_Your task_
Repeat each line exactly as it is written.

_Records to use_
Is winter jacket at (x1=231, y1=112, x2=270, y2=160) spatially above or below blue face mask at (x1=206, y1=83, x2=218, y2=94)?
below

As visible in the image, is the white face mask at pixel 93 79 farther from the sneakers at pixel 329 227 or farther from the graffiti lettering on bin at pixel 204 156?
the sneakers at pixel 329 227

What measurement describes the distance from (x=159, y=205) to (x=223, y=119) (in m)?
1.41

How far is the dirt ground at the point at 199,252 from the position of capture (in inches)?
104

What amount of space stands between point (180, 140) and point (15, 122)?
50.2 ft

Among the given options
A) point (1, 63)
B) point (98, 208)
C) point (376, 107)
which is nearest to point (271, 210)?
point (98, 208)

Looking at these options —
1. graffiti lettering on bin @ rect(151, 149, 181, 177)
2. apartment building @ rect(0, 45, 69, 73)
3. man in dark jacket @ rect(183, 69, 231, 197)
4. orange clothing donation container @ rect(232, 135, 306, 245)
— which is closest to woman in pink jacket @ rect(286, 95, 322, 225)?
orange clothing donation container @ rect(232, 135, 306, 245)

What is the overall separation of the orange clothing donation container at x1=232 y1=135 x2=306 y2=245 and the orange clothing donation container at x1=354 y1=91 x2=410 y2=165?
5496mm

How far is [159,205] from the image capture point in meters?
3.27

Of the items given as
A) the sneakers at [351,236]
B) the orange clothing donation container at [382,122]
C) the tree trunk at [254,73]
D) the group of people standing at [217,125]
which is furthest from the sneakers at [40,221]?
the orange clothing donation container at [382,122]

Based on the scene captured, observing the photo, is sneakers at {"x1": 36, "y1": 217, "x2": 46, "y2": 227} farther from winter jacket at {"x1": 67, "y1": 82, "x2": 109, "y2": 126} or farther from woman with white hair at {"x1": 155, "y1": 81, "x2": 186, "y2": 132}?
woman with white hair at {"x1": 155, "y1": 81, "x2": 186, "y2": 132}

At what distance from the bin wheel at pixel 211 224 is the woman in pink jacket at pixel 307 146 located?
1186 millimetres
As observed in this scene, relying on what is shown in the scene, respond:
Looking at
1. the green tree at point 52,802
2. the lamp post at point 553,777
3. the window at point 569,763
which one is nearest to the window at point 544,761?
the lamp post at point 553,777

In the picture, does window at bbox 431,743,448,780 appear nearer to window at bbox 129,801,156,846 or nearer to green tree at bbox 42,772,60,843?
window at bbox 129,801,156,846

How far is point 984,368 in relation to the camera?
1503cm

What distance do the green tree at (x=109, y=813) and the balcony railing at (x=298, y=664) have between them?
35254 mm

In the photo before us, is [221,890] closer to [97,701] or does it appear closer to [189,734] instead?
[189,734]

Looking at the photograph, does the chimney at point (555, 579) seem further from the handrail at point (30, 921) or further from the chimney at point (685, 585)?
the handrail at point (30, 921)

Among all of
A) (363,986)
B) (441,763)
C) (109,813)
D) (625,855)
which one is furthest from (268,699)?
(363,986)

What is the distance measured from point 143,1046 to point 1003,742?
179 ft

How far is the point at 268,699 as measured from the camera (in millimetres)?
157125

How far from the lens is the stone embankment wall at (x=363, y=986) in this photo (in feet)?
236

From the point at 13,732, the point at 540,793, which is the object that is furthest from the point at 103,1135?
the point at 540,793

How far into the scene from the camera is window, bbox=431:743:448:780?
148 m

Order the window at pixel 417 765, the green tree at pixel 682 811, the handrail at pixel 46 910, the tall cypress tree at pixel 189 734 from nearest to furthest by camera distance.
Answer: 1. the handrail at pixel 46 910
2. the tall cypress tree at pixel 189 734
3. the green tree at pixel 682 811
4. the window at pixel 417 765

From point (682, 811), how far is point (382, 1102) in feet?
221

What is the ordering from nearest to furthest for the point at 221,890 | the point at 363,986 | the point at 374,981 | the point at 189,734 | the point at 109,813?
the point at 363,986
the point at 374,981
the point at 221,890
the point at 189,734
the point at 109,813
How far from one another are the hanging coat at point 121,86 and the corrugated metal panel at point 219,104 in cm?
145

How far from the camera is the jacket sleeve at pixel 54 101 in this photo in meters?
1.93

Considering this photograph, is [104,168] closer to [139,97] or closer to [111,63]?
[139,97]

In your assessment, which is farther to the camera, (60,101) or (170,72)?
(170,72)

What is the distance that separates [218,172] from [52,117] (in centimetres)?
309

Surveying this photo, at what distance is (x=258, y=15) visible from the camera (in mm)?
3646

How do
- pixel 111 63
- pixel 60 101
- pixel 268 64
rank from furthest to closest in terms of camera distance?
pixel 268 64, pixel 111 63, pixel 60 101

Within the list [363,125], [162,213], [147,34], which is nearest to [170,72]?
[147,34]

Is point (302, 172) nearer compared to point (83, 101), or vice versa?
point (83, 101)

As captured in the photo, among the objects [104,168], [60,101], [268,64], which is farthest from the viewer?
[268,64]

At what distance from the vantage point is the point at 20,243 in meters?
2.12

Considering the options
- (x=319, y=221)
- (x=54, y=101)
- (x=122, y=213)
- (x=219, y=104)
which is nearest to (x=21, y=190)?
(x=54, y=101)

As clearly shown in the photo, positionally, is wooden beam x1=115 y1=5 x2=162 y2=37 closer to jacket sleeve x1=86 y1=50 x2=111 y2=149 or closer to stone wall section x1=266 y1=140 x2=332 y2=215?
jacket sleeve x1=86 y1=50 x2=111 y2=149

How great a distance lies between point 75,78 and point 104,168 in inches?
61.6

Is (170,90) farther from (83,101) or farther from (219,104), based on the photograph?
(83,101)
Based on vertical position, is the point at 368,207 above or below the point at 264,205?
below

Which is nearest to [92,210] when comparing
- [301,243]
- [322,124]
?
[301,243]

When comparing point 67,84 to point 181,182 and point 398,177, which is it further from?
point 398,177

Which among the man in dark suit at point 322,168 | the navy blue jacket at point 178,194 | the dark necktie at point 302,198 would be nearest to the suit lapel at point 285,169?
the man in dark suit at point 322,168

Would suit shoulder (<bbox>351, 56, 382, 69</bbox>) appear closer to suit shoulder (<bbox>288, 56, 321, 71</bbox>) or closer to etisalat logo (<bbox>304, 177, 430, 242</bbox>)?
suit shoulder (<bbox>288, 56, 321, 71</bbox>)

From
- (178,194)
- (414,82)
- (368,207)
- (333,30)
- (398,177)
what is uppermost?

_Expected answer_
Is winter jacket at (x1=231, y1=112, x2=270, y2=160) spatially above or below blue face mask at (x1=206, y1=83, x2=218, y2=94)?
below

As visible in the image, is the white face mask at pixel 93 79 farther from the sneakers at pixel 329 227 or farther from the graffiti lettering on bin at pixel 204 156?
the sneakers at pixel 329 227

What measurement describes the distance from (x=159, y=205) to (x=223, y=119) (in m)?
1.41

How far is the dirt ground at the point at 199,252 from the position of capture (in inches)?
104

What amount of space stands between point (180, 140) and point (15, 122)?
50.2 ft

Among the given options
A) point (1, 63)
B) point (98, 208)
C) point (376, 107)
which is nearest to point (271, 210)?
point (98, 208)

Looking at these options —
1. graffiti lettering on bin @ rect(151, 149, 181, 177)
2. apartment building @ rect(0, 45, 69, 73)
3. man in dark jacket @ rect(183, 69, 231, 197)
4. orange clothing donation container @ rect(232, 135, 306, 245)
— which is closest to woman in pink jacket @ rect(286, 95, 322, 225)?
orange clothing donation container @ rect(232, 135, 306, 245)

What is the overall separation of the orange clothing donation container at x1=232 y1=135 x2=306 y2=245 and the orange clothing donation container at x1=354 y1=91 x2=410 y2=165?
5496mm

How far is [159,205] from the image capture point in meters?
3.27

Of the items given as
A) the sneakers at [351,236]
B) the orange clothing donation container at [382,122]
C) the tree trunk at [254,73]
D) the group of people standing at [217,125]
which is furthest from the sneakers at [40,221]?
the orange clothing donation container at [382,122]

Based on the scene captured, observing the photo, is sneakers at {"x1": 36, "y1": 217, "x2": 46, "y2": 227} farther from winter jacket at {"x1": 67, "y1": 82, "x2": 109, "y2": 126} or farther from woman with white hair at {"x1": 155, "y1": 81, "x2": 186, "y2": 132}?
woman with white hair at {"x1": 155, "y1": 81, "x2": 186, "y2": 132}

At what distance from the bin wheel at pixel 211 224 is the woman in pink jacket at pixel 307 146 located?
1186 millimetres
As observed in this scene, relying on what is shown in the scene, respond:
Looking at
1. the green tree at point 52,802
2. the lamp post at point 553,777
3. the window at point 569,763
which one is nearest to the window at point 544,761?
the lamp post at point 553,777

In the picture, does window at bbox 431,743,448,780 appear nearer to window at bbox 129,801,156,846 or nearer to green tree at bbox 42,772,60,843?
window at bbox 129,801,156,846

How far is point 984,368 in relation to the camera?
1503cm

What distance do the green tree at (x=109, y=813) and the balcony railing at (x=298, y=664) have between them?
35254 mm

In the photo before us, is [221,890] closer to [97,701] or does it appear closer to [189,734] instead?
[189,734]

Looking at the photograph, does the chimney at point (555, 579) seem further from the handrail at point (30, 921) or further from the chimney at point (685, 585)?
the handrail at point (30, 921)

Among all of
A) (363,986)
B) (441,763)
C) (109,813)
D) (625,855)
which one is furthest from (268,699)?
(363,986)

What is the distance measured from point 143,1046 to point 1003,742?
179 ft

How far is the point at 268,699 as measured from the camera (in millimetres)?
157125

How far from the lens is the stone embankment wall at (x=363, y=986) in this photo (in feet)?
236

From the point at 13,732, the point at 540,793, which is the object that is furthest from the point at 103,1135?
the point at 540,793

How far into the scene from the camera is window, bbox=431:743:448:780?
148 m

Order the window at pixel 417 765, the green tree at pixel 682 811, the handrail at pixel 46 910, the tall cypress tree at pixel 189 734 from nearest to furthest by camera distance.
Answer: 1. the handrail at pixel 46 910
2. the tall cypress tree at pixel 189 734
3. the green tree at pixel 682 811
4. the window at pixel 417 765

From point (682, 811), how far is point (382, 1102) in feet?
221

What is the ordering from nearest to furthest for the point at 221,890 | the point at 363,986 | the point at 374,981 | the point at 189,734 | the point at 109,813?
the point at 363,986
the point at 374,981
the point at 221,890
the point at 189,734
the point at 109,813
How far from one another are the hanging coat at point 121,86 and the corrugated metal panel at point 219,104 in cm?
145

How far from the camera is the jacket sleeve at pixel 54 101 in this photo in meters?
1.93

Considering this photograph, is [104,168] closer to [139,97] or closer to [111,63]?
[139,97]

In your assessment, which is farther to the camera, (60,101) or (170,72)?
(170,72)

What is the distance that separates [218,172] from [52,117] (in centimetres)?
309

Surveying this photo, at what distance is (x=258, y=15) visible from the camera (in mm)?
3646

How do
- pixel 111 63
- pixel 60 101
- pixel 268 64
rank from furthest to closest in terms of camera distance?
pixel 268 64, pixel 111 63, pixel 60 101

Within the list [363,125], [162,213], [147,34], which is nearest to [170,72]?
[147,34]

Is point (302, 172) nearer compared to point (83, 101), or vice versa?
point (83, 101)

As captured in the photo, among the objects [104,168], [60,101], [268,64], which is farthest from the viewer?
[268,64]

At what distance from the vantage point is the point at 20,243 in meters?
2.12

Considering the options
- (x=319, y=221)
- (x=54, y=101)
- (x=122, y=213)
- (x=219, y=104)
which is nearest to (x=21, y=190)?
(x=54, y=101)

As clearly shown in the photo, positionally, is wooden beam x1=115 y1=5 x2=162 y2=37 closer to jacket sleeve x1=86 y1=50 x2=111 y2=149 or closer to stone wall section x1=266 y1=140 x2=332 y2=215?
jacket sleeve x1=86 y1=50 x2=111 y2=149

How great a distance lies between point 75,78 and point 104,168 in inches?
61.6

Is (170,90) farther from (83,101) or farther from (219,104), based on the photograph?
(83,101)
Based on vertical position, is the point at 368,207 above or below the point at 264,205?
below

Which is nearest to [92,210] when comparing
- [301,243]
- [322,124]
?
[301,243]

When comparing point 67,84 to point 181,182 and point 398,177, which is it further from?
point 398,177

Which among the man in dark suit at point 322,168 | the navy blue jacket at point 178,194 | the dark necktie at point 302,198 would be nearest to the suit lapel at point 285,169?
the man in dark suit at point 322,168

Would suit shoulder (<bbox>351, 56, 382, 69</bbox>) appear closer to suit shoulder (<bbox>288, 56, 321, 71</bbox>) or closer to etisalat logo (<bbox>304, 177, 430, 242</bbox>)?
suit shoulder (<bbox>288, 56, 321, 71</bbox>)

From
- (178,194)
- (414,82)
- (368,207)
- (333,30)
- (398,177)
what is uppermost?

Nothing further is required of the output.